One of the designer's inspirations was the DeHavilland Mosquito, reasoning that if a WW2 bomber could be made of wood, it should be possible to make a bike frame from wood too. Horse-drawn wagons and WW1 biplanes might not be the best comparisons to a wooden structure designed with modern engineering analysis and built with modern adhesives. I think more of a Pygmy wooden sea kayak, or a Riva Aquarama.
 
...could crack a CF frame (perhaps invisibly) would likely only dent the wood and cause no structural harm.
There are people who trust wooden ladders over aluminium ones, for similar reasons; they claim Al can fatigue and fail suddenly, while wood normally splinters and cracks and gives some advance warning.

However: properly used, ladders don't experience shock forces. Hit a wooden ladder hard with a big sledge-hammer, and the wood fails instantly and catastrophically. That's also what happened to early wooden-framed automobiles in minor impacts - the frame falls apart, leaving the unfortunate occupants completely unprotected.
DeHavilland Mosquito...
...was an absolute marvel. It flew through air, where there were no rocks or potholes or curbs to hit. Maxium G-forces on an airframe are not much more than 1G except in highly aerobatic aircraft. Hitting a pothole or curb can easily put tens of G's of impact force into parts of a vehicle, routinely denting aluminum wheel rims, sometimes breaking steel suspension arms and ball-joints. And an actual collision can put much worse impacts into the frame.

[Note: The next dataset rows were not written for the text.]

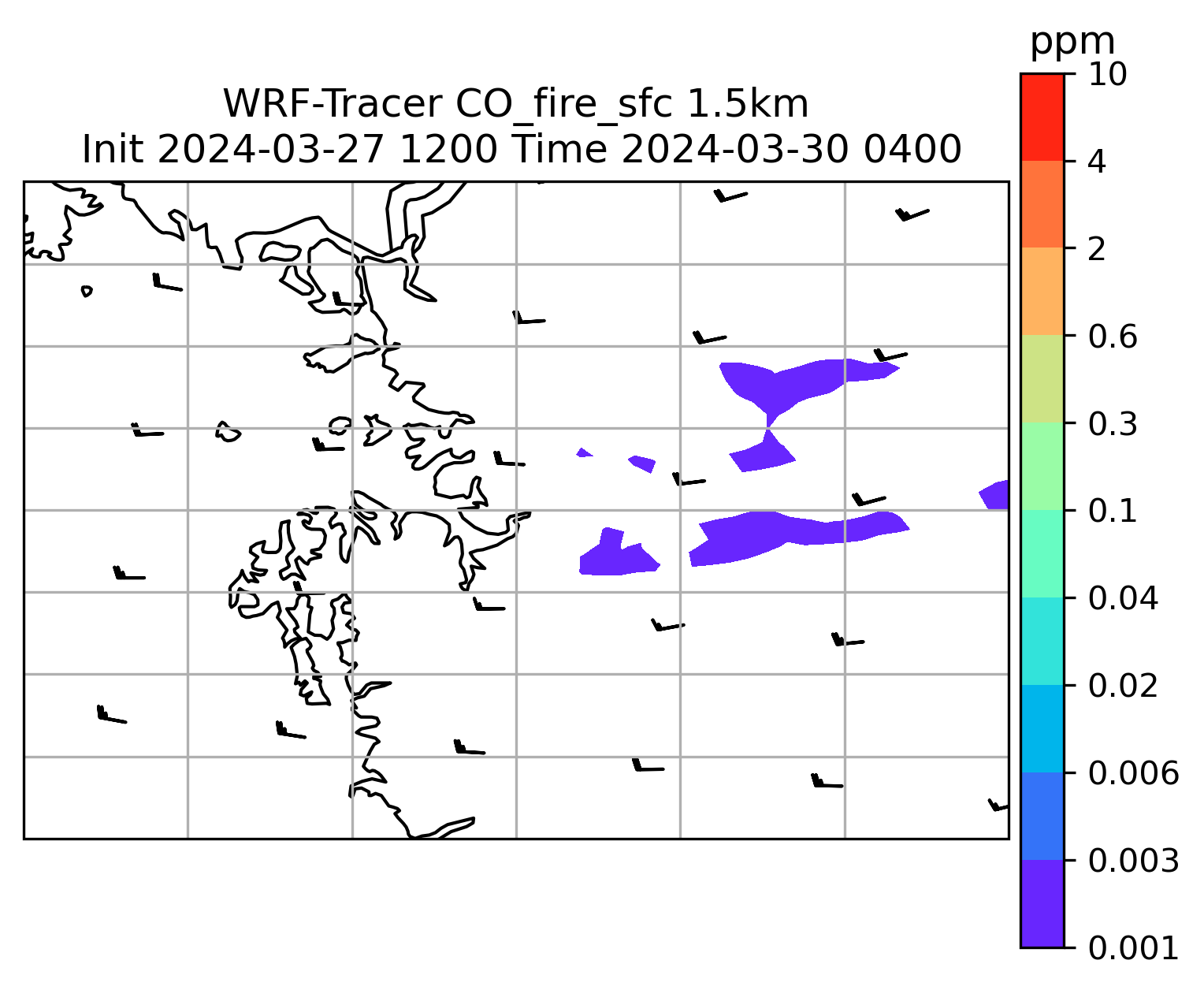 WRF-Tracer CO_fire_sfc 1.5km
Init 2024-03-27 1200 Time 2024-03-30 0400

ppm
10
4
2
0.6
0.3
0.1
0.04
0.02
0.006
0.003
0.001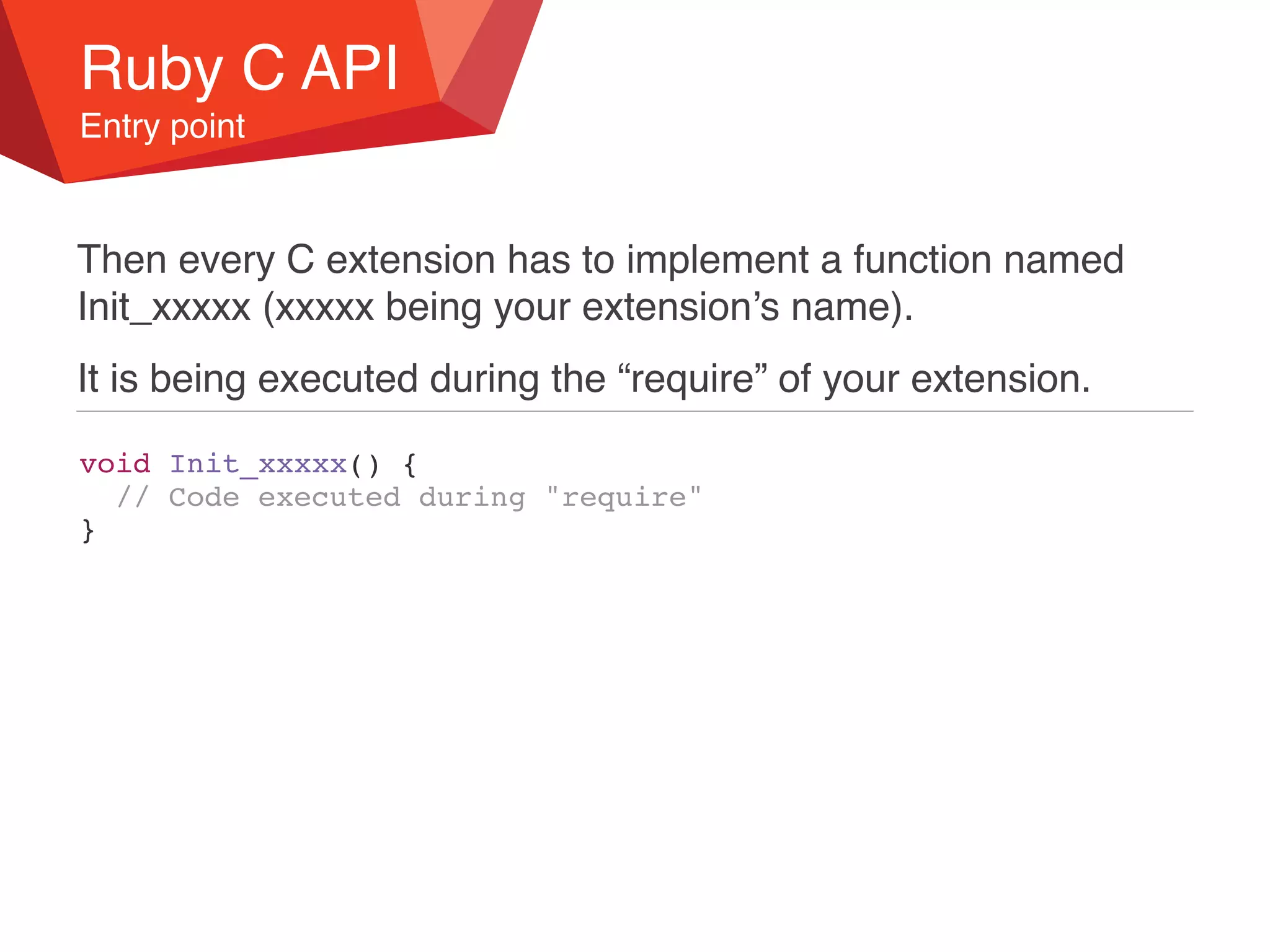 Ruby C API
Entry point

Then every C extension has to implement a function named Init_xxxxx (xxxxx being your extension’s name).

It is being executed during the “require” of your extension.

void Init_xxxxx() {
  // Code executed during "require"
}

Keep in mind too, maximum safety of the crew was not the highest priority in the desperate circumstances during which the Mosquito was designed. From what I've read, the original Mosquito concept didn't even have provision for armour-plate to protect the occupants. Wood was chosen for the airframe not because it was the best material, but because it was the only available material due to war-time shortages.
...Pygmy wooden sea kayak...Riva Aquarama
There are no rocks, potholes, or curbs to hit in the water. Typical impact forces on land are easily one to two orders of magnitude higher than will be experienced by a boat in water. A phone with a hard plastic case dropped from your hand onto a concrete floor can experience 100 G, which is why those soft silicone rubber cases (which reduce peak acceleration forces by deforming) can sometimes save your phone from impact damage.

The comparisons with horse-drawn wagons and early wood-framed automobiles are not out of line - like a wooden bicycle, in a hard impact, cars and wagons have to cope with peak impacts involving one to two orders of magnitude more G force than a typical aeroplane or boat.

I'm not picking on your bicycle - just looking at the wooden frame as an engineering problem. And what I see concerns me.